**Document segment:**
*-*-*
How Slovenian is it?

by Michael Benson

LAIBACH USED TO BE A FORCE to reckon with. To begin with, the band–if you can call this ensemble of sophisticated politico-cultural provocateurs simply a “band”–were the only group from the socialist world ever to make it in the West, signing a long-term recording contract with London’s prestigious indie label Mute Records (home to Moby, Nick Cave, Depeche Mode), and they did it entirely on their own terms. “Art and ideology don’t exclude each other,” was one of their earliest slogans, but I prefer another: “All art is subject to political manipulation except that which speaks the language of the same manipulation.”

Laibach was revered by Russian rock musicians during the mid-’80s glasnost period; the Slovenian band’s culture-jamming strategies weren’t necessarily well understood, but they were proof that success in the capitalist world was possible. Like many of the Russian groups, Laibach performed an onstage theater, deploying (unlike the Russians) some of the most militantly provocative twentieth-century visual-ideological tropes; specifically, those of Nazism and Stalinism. They did this without any ideological agenda beyond the sheerest desire to take it to the hypocrisies of state power (essentially, by revealing the hidden mechanisms by which it works); despite the many dark allegations by uncomprehending critics whose hackles had successfully been raised, the band had no racist or nationalist designs. In a short time, Laibach became the cornerstone for a multimedia artistic movement soon named Neue Slowenische Kunst (New Slovenian art), or simply NSK.

A self-proclaimed “state without territory,” NSK initially borrowed many of its shock stratagems from Laibach, starting with its name: In the early ’80s, merely using German (which no NSK member actually speaks) was a provocation in a country founded on the mythology of Yugoslav resistance to the Nazi invasion. Laibach is the German name for Ljubljana, the capital of Slovenia, which was one of the six Yugoslav republics but is now an independent state; the Germanized version of the name was imposed during the Nazi occupation and five hundred years of Hapsburg domination.
*-*-*
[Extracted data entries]
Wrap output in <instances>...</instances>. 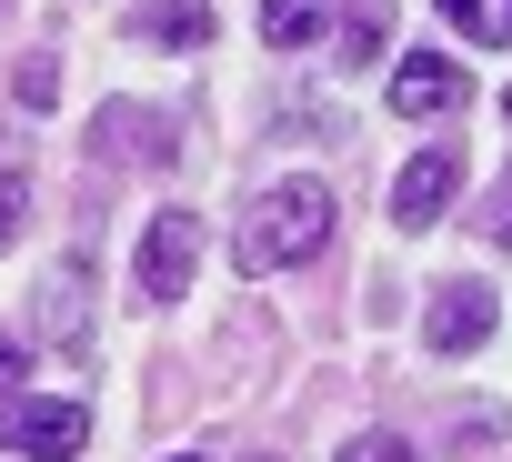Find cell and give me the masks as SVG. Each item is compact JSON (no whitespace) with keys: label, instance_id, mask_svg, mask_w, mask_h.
Returning <instances> with one entry per match:
<instances>
[{"label":"cell","instance_id":"cell-1","mask_svg":"<svg viewBox=\"0 0 512 462\" xmlns=\"http://www.w3.org/2000/svg\"><path fill=\"white\" fill-rule=\"evenodd\" d=\"M322 242H332V191H322V181H272L262 201L241 211V231H231V262H241L251 282H272V272L312 262Z\"/></svg>","mask_w":512,"mask_h":462},{"label":"cell","instance_id":"cell-2","mask_svg":"<svg viewBox=\"0 0 512 462\" xmlns=\"http://www.w3.org/2000/svg\"><path fill=\"white\" fill-rule=\"evenodd\" d=\"M0 452H21V462H81L91 452V412L81 402H51V392H11V402H0Z\"/></svg>","mask_w":512,"mask_h":462},{"label":"cell","instance_id":"cell-3","mask_svg":"<svg viewBox=\"0 0 512 462\" xmlns=\"http://www.w3.org/2000/svg\"><path fill=\"white\" fill-rule=\"evenodd\" d=\"M191 262H201V221H191V211H151L141 262H131V292H141V302H181V292H191Z\"/></svg>","mask_w":512,"mask_h":462},{"label":"cell","instance_id":"cell-4","mask_svg":"<svg viewBox=\"0 0 512 462\" xmlns=\"http://www.w3.org/2000/svg\"><path fill=\"white\" fill-rule=\"evenodd\" d=\"M452 191H462V141H432V151L392 181V221H402V231H432V221L452 211Z\"/></svg>","mask_w":512,"mask_h":462},{"label":"cell","instance_id":"cell-5","mask_svg":"<svg viewBox=\"0 0 512 462\" xmlns=\"http://www.w3.org/2000/svg\"><path fill=\"white\" fill-rule=\"evenodd\" d=\"M382 101H392L402 121H432V111H462V101H472V81H462L442 51H412V61L392 71V91H382Z\"/></svg>","mask_w":512,"mask_h":462},{"label":"cell","instance_id":"cell-6","mask_svg":"<svg viewBox=\"0 0 512 462\" xmlns=\"http://www.w3.org/2000/svg\"><path fill=\"white\" fill-rule=\"evenodd\" d=\"M492 322H502V312H492V292H482V282H442V302L422 312V342H432V352H482V342H492Z\"/></svg>","mask_w":512,"mask_h":462},{"label":"cell","instance_id":"cell-7","mask_svg":"<svg viewBox=\"0 0 512 462\" xmlns=\"http://www.w3.org/2000/svg\"><path fill=\"white\" fill-rule=\"evenodd\" d=\"M131 41H151V51H211V0H131Z\"/></svg>","mask_w":512,"mask_h":462},{"label":"cell","instance_id":"cell-8","mask_svg":"<svg viewBox=\"0 0 512 462\" xmlns=\"http://www.w3.org/2000/svg\"><path fill=\"white\" fill-rule=\"evenodd\" d=\"M181 141H171V121L161 111H141V101H111L101 111V161H171Z\"/></svg>","mask_w":512,"mask_h":462},{"label":"cell","instance_id":"cell-9","mask_svg":"<svg viewBox=\"0 0 512 462\" xmlns=\"http://www.w3.org/2000/svg\"><path fill=\"white\" fill-rule=\"evenodd\" d=\"M41 322H51V332H61L71 352L91 342V262H81V252H71V262H61L51 282H41Z\"/></svg>","mask_w":512,"mask_h":462},{"label":"cell","instance_id":"cell-10","mask_svg":"<svg viewBox=\"0 0 512 462\" xmlns=\"http://www.w3.org/2000/svg\"><path fill=\"white\" fill-rule=\"evenodd\" d=\"M262 41L272 51H322L332 41V0H262Z\"/></svg>","mask_w":512,"mask_h":462},{"label":"cell","instance_id":"cell-11","mask_svg":"<svg viewBox=\"0 0 512 462\" xmlns=\"http://www.w3.org/2000/svg\"><path fill=\"white\" fill-rule=\"evenodd\" d=\"M442 21L482 51H512V0H442Z\"/></svg>","mask_w":512,"mask_h":462},{"label":"cell","instance_id":"cell-12","mask_svg":"<svg viewBox=\"0 0 512 462\" xmlns=\"http://www.w3.org/2000/svg\"><path fill=\"white\" fill-rule=\"evenodd\" d=\"M392 41V0H342V51L332 61H372Z\"/></svg>","mask_w":512,"mask_h":462},{"label":"cell","instance_id":"cell-13","mask_svg":"<svg viewBox=\"0 0 512 462\" xmlns=\"http://www.w3.org/2000/svg\"><path fill=\"white\" fill-rule=\"evenodd\" d=\"M21 221H31V181H21V171H0V252L21 242Z\"/></svg>","mask_w":512,"mask_h":462},{"label":"cell","instance_id":"cell-14","mask_svg":"<svg viewBox=\"0 0 512 462\" xmlns=\"http://www.w3.org/2000/svg\"><path fill=\"white\" fill-rule=\"evenodd\" d=\"M342 462H412V442L402 432H362V442H342Z\"/></svg>","mask_w":512,"mask_h":462},{"label":"cell","instance_id":"cell-15","mask_svg":"<svg viewBox=\"0 0 512 462\" xmlns=\"http://www.w3.org/2000/svg\"><path fill=\"white\" fill-rule=\"evenodd\" d=\"M482 231H492V242H502V252H512V181H502V191H492V211H482Z\"/></svg>","mask_w":512,"mask_h":462},{"label":"cell","instance_id":"cell-16","mask_svg":"<svg viewBox=\"0 0 512 462\" xmlns=\"http://www.w3.org/2000/svg\"><path fill=\"white\" fill-rule=\"evenodd\" d=\"M21 392V342H0V402Z\"/></svg>","mask_w":512,"mask_h":462},{"label":"cell","instance_id":"cell-17","mask_svg":"<svg viewBox=\"0 0 512 462\" xmlns=\"http://www.w3.org/2000/svg\"><path fill=\"white\" fill-rule=\"evenodd\" d=\"M171 462H211V452H171Z\"/></svg>","mask_w":512,"mask_h":462},{"label":"cell","instance_id":"cell-18","mask_svg":"<svg viewBox=\"0 0 512 462\" xmlns=\"http://www.w3.org/2000/svg\"><path fill=\"white\" fill-rule=\"evenodd\" d=\"M502 111H512V91H502Z\"/></svg>","mask_w":512,"mask_h":462},{"label":"cell","instance_id":"cell-19","mask_svg":"<svg viewBox=\"0 0 512 462\" xmlns=\"http://www.w3.org/2000/svg\"><path fill=\"white\" fill-rule=\"evenodd\" d=\"M262 462H272V452H262Z\"/></svg>","mask_w":512,"mask_h":462}]
</instances>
*-*-*
**Exercise directions:** Continue the article about Laibach and the NSK movement, starting right after its final sentence.

**Written response:**
For a Communist country, Yugoslavia had relatively lenient cultural policies in the ’80s, and rock ‘n’ roll–that decadent manifestation of capitalist hedonism–wasn’t suppressed. But when Laibach first appeared onstage with a front man dressed in what seemed to be Nazi or italian Fascist regalia (it was, in fact, a Yugoslav army uniform but with the i insignia taken off and replaced by symbols derived from such twentieth-century avant-garde movements as Suprematism–an excellent illustration of Laibach’s working methods from the get-go), it was too much for the state’s ideological apparatus to handle, and they were soon banned from public performance. This didn’t happen, however, until after a remarkable staged appearance on TV Slovenia in 1983, during which the poker-faced, jackboot-wearing group responded to the sarcastic questions of an outraged journalist with a series of cryptic formulations delivered with robotic calm, one of which stated that the band was a kind of ideological early-warning system–essentially, a way to test if the state still had any spine. This was one of the most provocative uses of state television by any group of artists, not just in Eastern Europe. (The state, as it happened, proved not to have the courage of its convictions, and Laibach was soon back onstage.)

The fall of European Communism and the breakup of Yugoslavia had the paradoxical effect of retro-actively making Laibach seem prophetic but also of sapping some of their power. With actual fascism/nationalism of the tank-using, civilian-slaughtering kind rampant in Croatia, Bosnia, and Kosovo, suddenly Laibach’s restaging of a kind of stylized totalitarian ritual became less of a comment on the invisible underpinnings (and potential future eruptions) of the state system they were criticizing and more of a redundancy, or worse. But the larger NSK collective, which they had founded, was prospering; most notably, the five-person Irwin group of visual artists (currently well displayed at the Venice Biennale) was steadily climbing to prominence. The theatrical component of NSK, now called the Cosmokinetic Cabinet Noordung, was less consistent than Irwin, but they did succeed in mounting the world’s first theatrical performance in zero gravity. That unlikely event Look place aboard a Russian cosmonaut-training aircraft in December 1999. With NSK going from strength to strength, Laibach faded into studio seclusion for seven years.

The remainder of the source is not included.